1950's and 1960's: Opera and Stylistic Diversity

Aaron Copland sorting his mail, Music Division, Library of Congress.

In 1950 it seemed that another of Copland's ambitions was about to be fulfilled: Sir Rudolf Bing approached him with the suggestion that he and Thornton Wilder write an operatic version of Our Town for the Metropolitan Opera. But Wilder declined ("I'm convinced that I write a-musical plays . . . that in them even the life of the emotions is expressed contra musicam"). In 1952-54, responding to a commission for an "opera for television," Copland wrote his one full-length opera, The Tender Land. In its final form The Tender Land is an opera for the stage rather than for television, "conceived with an eye to modest production and intimate scale." With its story of growing up in a Midwestern countryside, the opera continues to lead a healthy life in productions in university opera departments and on midsize opera stages; the finale from Act One, "The Promise of Living," is also widely performed as an anthem-like evocation of the American vision.
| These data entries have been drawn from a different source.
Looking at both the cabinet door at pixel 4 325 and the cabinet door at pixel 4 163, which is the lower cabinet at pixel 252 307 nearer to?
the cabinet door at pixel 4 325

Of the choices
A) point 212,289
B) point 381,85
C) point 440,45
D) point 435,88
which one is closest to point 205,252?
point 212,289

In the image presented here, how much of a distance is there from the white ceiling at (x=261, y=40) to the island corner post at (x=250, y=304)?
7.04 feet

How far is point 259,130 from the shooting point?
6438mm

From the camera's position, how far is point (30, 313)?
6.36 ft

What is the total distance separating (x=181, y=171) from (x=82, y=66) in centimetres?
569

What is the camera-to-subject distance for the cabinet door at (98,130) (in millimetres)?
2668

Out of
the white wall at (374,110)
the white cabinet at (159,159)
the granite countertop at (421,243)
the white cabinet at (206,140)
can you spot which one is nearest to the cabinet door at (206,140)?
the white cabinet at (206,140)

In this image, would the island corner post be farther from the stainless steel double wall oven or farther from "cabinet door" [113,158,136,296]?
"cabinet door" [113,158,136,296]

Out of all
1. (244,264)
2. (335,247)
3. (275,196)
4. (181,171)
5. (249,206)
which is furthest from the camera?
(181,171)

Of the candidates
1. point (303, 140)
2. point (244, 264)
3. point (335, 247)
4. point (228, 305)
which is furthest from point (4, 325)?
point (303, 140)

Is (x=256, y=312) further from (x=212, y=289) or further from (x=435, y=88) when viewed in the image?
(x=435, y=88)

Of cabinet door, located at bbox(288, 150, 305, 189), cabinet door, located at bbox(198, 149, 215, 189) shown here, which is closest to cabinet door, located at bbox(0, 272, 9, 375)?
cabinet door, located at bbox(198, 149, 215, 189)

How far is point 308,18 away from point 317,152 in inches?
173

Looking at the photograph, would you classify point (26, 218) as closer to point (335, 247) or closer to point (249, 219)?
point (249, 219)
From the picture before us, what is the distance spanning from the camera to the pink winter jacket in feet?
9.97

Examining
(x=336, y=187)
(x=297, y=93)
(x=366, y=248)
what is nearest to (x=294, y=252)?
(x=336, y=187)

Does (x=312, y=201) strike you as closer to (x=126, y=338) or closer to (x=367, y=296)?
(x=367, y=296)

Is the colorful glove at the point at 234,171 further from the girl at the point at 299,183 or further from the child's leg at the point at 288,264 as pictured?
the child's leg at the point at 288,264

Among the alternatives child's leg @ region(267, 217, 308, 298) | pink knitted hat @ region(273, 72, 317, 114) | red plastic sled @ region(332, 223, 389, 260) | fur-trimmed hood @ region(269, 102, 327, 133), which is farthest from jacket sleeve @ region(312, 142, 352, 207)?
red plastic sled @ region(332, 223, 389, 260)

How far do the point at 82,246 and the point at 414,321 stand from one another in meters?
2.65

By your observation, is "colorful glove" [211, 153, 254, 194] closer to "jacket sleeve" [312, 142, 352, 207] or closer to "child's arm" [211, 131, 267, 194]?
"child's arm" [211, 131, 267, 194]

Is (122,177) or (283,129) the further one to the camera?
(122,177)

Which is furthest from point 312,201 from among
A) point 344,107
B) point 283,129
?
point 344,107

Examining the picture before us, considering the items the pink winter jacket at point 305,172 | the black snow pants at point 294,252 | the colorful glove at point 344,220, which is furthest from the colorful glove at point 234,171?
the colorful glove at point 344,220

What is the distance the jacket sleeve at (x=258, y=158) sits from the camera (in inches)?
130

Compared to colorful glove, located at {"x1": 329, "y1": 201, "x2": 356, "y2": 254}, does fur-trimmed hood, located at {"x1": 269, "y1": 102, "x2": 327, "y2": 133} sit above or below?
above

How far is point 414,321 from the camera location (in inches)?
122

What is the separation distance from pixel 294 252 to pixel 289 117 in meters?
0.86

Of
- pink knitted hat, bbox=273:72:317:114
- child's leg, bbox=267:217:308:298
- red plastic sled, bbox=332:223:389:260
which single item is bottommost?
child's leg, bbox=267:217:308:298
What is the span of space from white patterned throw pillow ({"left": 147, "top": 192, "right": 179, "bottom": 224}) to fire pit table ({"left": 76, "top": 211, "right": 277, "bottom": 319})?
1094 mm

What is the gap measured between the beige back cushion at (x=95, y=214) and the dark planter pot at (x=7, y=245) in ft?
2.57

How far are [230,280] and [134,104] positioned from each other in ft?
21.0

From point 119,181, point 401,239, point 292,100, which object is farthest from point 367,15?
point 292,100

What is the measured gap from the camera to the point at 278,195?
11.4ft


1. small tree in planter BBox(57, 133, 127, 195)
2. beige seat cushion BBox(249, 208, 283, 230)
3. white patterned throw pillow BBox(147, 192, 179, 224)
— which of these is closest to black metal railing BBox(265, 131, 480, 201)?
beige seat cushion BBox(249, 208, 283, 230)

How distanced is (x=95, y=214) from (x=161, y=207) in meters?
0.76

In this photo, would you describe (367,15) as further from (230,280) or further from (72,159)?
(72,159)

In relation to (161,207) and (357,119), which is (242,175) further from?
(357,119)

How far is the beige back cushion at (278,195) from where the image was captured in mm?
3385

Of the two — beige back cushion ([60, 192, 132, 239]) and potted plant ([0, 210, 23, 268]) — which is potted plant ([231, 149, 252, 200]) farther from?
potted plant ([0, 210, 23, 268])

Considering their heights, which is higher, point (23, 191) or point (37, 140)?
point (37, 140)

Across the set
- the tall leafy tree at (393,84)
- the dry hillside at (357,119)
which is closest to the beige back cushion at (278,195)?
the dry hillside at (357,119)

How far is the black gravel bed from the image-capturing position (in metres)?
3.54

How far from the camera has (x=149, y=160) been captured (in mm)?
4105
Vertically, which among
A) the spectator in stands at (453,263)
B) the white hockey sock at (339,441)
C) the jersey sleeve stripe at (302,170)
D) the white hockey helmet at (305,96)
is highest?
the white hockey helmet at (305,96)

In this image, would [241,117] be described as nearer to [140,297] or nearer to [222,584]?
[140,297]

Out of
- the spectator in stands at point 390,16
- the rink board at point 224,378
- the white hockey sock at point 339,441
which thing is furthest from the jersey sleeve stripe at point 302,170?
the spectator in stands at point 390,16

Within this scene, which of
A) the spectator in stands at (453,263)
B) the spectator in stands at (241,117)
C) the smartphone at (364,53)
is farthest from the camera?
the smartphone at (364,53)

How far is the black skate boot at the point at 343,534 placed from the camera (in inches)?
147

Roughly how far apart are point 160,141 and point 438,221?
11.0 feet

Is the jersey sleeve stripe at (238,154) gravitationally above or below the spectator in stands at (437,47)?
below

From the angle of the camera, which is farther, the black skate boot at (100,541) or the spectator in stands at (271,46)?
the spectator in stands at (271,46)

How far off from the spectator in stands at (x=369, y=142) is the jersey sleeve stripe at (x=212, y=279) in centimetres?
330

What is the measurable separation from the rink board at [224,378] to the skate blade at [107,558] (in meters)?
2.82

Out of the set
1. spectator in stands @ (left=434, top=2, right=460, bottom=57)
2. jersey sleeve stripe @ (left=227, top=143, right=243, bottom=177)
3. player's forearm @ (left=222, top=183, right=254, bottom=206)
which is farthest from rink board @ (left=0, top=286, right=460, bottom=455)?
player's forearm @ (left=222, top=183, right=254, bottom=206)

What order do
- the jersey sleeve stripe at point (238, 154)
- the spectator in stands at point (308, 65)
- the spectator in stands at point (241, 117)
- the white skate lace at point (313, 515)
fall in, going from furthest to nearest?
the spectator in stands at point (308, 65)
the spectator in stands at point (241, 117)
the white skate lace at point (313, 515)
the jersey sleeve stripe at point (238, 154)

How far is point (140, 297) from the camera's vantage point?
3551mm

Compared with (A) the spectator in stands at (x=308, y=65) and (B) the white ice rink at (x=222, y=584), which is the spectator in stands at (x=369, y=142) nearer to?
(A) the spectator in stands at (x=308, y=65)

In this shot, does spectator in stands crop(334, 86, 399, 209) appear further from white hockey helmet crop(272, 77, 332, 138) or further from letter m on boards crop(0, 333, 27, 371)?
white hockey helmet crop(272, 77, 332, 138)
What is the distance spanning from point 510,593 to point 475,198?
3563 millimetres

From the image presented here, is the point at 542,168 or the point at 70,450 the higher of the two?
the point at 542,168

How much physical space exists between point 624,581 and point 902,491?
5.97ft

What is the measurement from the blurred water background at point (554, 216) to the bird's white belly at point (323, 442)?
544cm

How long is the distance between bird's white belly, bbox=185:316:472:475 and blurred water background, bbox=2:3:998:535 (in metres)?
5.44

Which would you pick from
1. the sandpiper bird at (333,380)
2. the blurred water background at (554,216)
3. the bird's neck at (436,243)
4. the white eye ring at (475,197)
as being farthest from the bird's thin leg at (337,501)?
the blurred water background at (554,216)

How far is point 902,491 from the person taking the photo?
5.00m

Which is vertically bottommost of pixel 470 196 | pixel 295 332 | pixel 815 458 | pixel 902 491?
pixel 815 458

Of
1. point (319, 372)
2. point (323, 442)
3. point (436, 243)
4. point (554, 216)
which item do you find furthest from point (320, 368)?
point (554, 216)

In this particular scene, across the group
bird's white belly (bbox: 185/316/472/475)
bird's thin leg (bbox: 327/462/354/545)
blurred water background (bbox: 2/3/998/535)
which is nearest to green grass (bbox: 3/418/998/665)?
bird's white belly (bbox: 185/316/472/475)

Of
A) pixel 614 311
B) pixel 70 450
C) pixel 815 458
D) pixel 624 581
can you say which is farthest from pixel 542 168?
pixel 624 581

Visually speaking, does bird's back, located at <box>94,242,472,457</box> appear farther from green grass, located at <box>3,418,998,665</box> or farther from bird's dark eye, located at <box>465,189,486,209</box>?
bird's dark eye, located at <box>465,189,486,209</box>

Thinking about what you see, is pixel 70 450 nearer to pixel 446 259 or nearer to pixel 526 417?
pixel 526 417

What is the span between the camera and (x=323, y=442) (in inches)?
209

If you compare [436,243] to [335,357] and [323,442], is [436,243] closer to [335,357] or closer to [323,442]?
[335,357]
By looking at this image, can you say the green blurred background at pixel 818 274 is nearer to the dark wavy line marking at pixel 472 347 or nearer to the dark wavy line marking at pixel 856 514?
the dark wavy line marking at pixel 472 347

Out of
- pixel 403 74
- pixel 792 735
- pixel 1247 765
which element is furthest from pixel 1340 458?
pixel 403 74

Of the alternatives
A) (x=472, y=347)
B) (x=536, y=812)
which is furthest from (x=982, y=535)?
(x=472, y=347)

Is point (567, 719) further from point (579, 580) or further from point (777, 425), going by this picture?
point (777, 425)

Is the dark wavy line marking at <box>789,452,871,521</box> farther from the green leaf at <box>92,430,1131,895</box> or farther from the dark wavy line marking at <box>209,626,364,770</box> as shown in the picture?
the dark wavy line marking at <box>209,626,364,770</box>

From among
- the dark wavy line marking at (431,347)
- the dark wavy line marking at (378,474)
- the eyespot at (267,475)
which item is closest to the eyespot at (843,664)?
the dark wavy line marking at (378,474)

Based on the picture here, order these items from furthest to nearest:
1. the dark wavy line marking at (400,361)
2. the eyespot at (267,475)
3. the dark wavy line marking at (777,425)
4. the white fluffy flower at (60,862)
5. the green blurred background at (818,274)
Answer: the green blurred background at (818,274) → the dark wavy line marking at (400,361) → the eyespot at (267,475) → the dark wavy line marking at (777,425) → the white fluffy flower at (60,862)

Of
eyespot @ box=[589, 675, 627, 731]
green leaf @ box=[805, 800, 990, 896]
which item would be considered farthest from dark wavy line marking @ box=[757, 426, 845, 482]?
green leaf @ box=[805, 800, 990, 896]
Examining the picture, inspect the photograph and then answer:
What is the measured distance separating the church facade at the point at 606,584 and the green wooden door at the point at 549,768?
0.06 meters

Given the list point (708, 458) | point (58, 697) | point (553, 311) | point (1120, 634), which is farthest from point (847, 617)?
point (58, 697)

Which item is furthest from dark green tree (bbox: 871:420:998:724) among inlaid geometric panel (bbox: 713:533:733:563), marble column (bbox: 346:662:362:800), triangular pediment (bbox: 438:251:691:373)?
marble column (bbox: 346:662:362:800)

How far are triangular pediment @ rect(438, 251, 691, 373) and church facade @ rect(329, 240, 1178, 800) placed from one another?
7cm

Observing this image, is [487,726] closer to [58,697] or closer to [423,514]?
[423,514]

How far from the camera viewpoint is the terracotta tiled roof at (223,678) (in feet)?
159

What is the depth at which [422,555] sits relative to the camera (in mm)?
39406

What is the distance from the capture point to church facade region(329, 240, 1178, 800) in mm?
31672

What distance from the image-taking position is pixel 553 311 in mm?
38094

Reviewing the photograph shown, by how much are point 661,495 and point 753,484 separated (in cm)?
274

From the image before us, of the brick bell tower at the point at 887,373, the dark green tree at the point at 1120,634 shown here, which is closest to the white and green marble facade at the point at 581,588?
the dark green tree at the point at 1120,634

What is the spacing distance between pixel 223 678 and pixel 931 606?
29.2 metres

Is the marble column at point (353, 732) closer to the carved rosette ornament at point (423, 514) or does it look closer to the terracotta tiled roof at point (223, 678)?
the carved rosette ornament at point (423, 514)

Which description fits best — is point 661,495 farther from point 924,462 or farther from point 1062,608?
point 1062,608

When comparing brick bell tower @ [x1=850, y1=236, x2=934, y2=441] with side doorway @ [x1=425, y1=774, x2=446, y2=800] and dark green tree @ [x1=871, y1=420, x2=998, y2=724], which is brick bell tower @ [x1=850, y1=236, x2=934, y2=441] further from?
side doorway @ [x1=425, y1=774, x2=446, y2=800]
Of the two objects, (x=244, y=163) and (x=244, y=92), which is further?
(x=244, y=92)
The 1950s also saw a renewal of Copland's interest in works more challenging to the listener. Many of these were chamber music: the Quartet for Piano and Strings of 1950, commissioned by the Coolidge Foundation in the Library of Congress; the Piano Fantasy of 1957; and the autumnal Nonet for strings of 1960, perhaps his most personal piece, dedicated "To Nadia Boulanger after forty years of friendship." In the Quartet and the Piano Fantasy (but not in the Nonet) Copland used a modified version of the serial technique then increasingly favored by American composers, and in the 1960s he produced two orchestral works, Connotations (1962) and Inscape (1967), which employed classical serial technique. (The score to the 1961 work Something Wild, which has much of the sizzle of Connotations and Inscape, is resolutely non-serial.) In 1968 Copland made sketches for a String Quartet using serial technique; it remained unfinished. It was his final attempt at adapting serialism to his own music.

In parallel with these challenging works, Copland produced a series of pieces in a style similar to the simplified musical language he had developed in the 1940s, including the Canticle of Freedom (1955) and Emblems (1964) for band. He also produced two sets of song arrangements entitled Old American Songs (1950), (second set) (1952). They explore the varieties of American song in the nineteenth century, including minstrel songs, hymns, and songs for children. One arrangement, of the Shaker song "Simple Gifts" (which Copland had first used in Appalachian Spring), has become an American anthem.